History
A 35-year-old Asian male presented to the office following an emergency room visit for acute chemical exposure to both eyes. He was in considerable distress and reported altered vision. He had no known ocular history and reported no allergies.

Diagnostic Data
His best-corrected visual acuity measured 20/30 O.D. and 20/40 O.S. at distance and near. External examination was normal, with no evidence of afferent pupillary defect. The anterior segment examination uncovered grade III injection with coarse punctuate keratopathy O.U.

His intraocular pressure measured 19mm Hg O.U. The dilated fundus findings were normal.

Your Diagnosis
How would you approach this case? Does this patient require any additional tests? What is your diagnosis? How would you manage this patient? What’s the likely prognosis?

Discussion
Additional tests must include sodium fluorescein staining to assess the status of the cornea. Also, pH testing must be completed to determine the extent and type of toxicity. First aid mandates identification of the afflicting chemical as well as adherence to the suggested emergency exposure protocols for that substance. For example, some chemicals react with the oxygen found in water and should be brushed away. That is why proper identification is critical before initiating intervention. In most cases, the appropriate treatment is an immediate lavage with a neutral irrigating solution until the pH level is within normal limits. Also, it is optimal to use a Morgan Lens (MorTan Inc.) with a saline drip.


External view of our 35-year-old patient who presented
following an acute chemical exposure.

The diagnosis in this case is toxic conjunctivitis. Toxic conjunctivitis––sometimes referred to as toxic follicular conjunctivitis––results when the palpebral and bulbar conjunctivae have been acutely or chronically exposed to any number of foreign substances.1-4 Depending upon exposure, the process may occur unilaterally or bilaterally. Its clinical features include ocular itching; burning and tearing; injection of the bulbar and palpebral conjunctivae; chemosis; and inferior and/or superior eyelid follicle and papillae formation in the absence of preauricular lymphadenopathy.1-4 Keratitis formation is often present as well. Pannus formation may result in cases that are chronic, untreated or undertreated.4 

There are many strata of ocular allergic reactions, so management is primarily aimed at reducing symptomatology.1-13 Perhaps the easiest and most effective treatment for allergic conjunctivitis is elimination or avoidance of the potentially offending allergen. Cold compresses, artificial tears and ointments can soothe and lubricate the ocular surface when applied on an as-needed basis.

Topical fourth-generation fluoroquinolones should be started q.i.d. to minimize the threat of infection. They can be withdrawn, without taper, once the cornea has been rehabilitated.

Topical combination medications, such as Patanol and Pataday (olopatadine 0.2%, Alcon), Zaditor (ketotifen fumarate, Novartis), Alaway (ketotifen fumarate, Bausch & Lomb), Optivar (azelastine hydrochloride, MedPointe) and Elestat (epinastine, Allergan), combine the effects of mast cell stabilization with antihistaminic properties to arrest symptoms immediately and increase resistance to additional episodes.
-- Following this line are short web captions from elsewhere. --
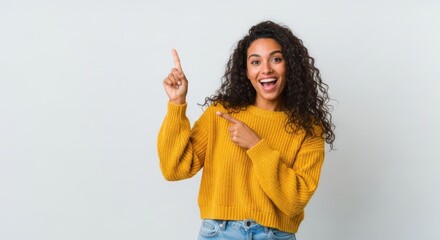 Excited young woman points up and forward with a joyful expression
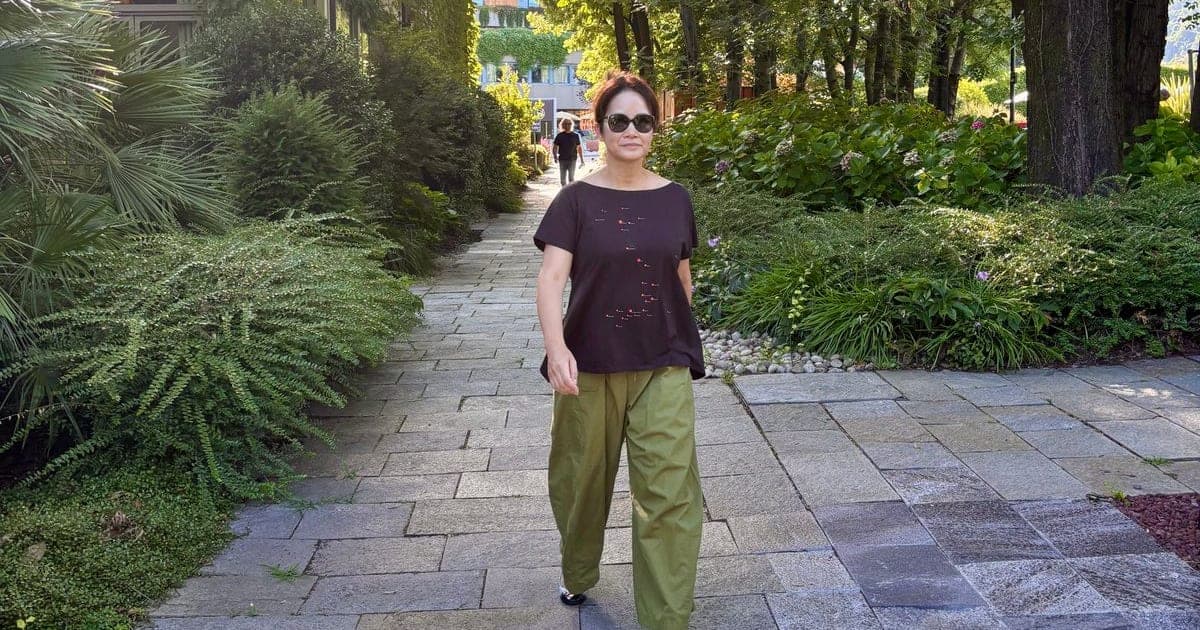 A woman walks along a stone path through a lush green Italian garden.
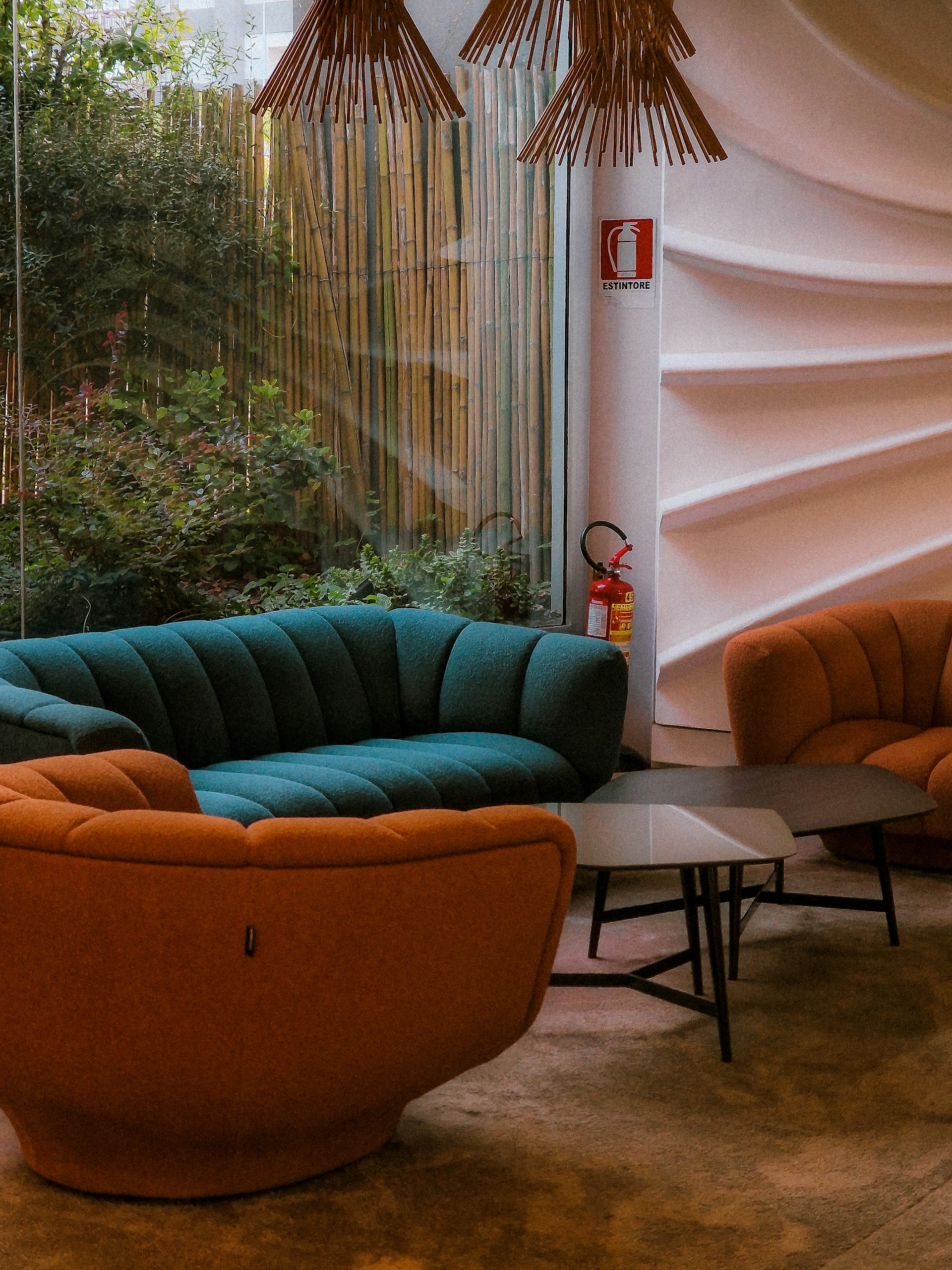a living room filled with furniture next to a window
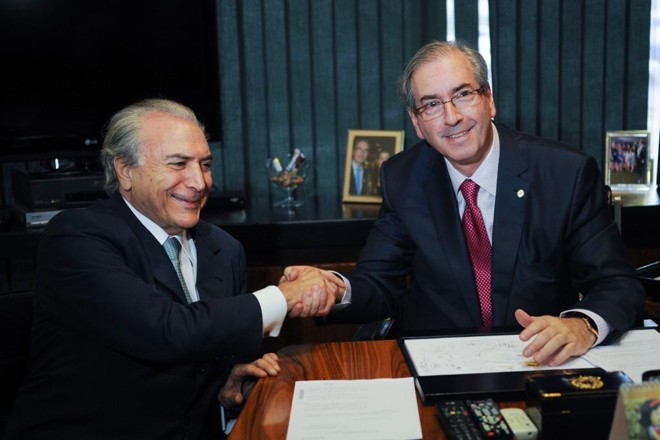Presidente Michel Temer e Eduardo Cunha: ex-deputado do PMDB teria muito a contar em eventual delação premiada. | Fábio Rodrigues Pozzebom/AFP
Pataday provides the advantage of being a true once-a-day preparation.

Topical non-steroidal anti-inflammatory drugs (NSAIDs), such as Acular or Acuvail (ketorolac tromethamine, Allergan), Bromday (bromfenac, Ista Pharmacuticals), Nevanac (nepavenac, Alcon) and Voltaren (diclofenac, Novartis), may also offer relief in moderate cases of ocular allergy. Topical steroidal preparations, such as Lotemax (lotoprednol etabonate, Bausch & Lomb), FML Forte (fluorometholone 0.25%, Allergan), Pred Forte (prednisolone acetate, Allergan), Flarex (fluorometholone acetate, Alcon) and Inflamase Forte (prednisolone sodium phosphate, CIBA Vision), are typically reserved for non-remitting presentations.1-4 Durezol (difluprednate, Alcon) can be used in the most severe cases.

Our patient returned for his regularly scheduled, one-month follow-up examination and showed complete resolution. Fortunately, his vision returned to 20/20 O.U.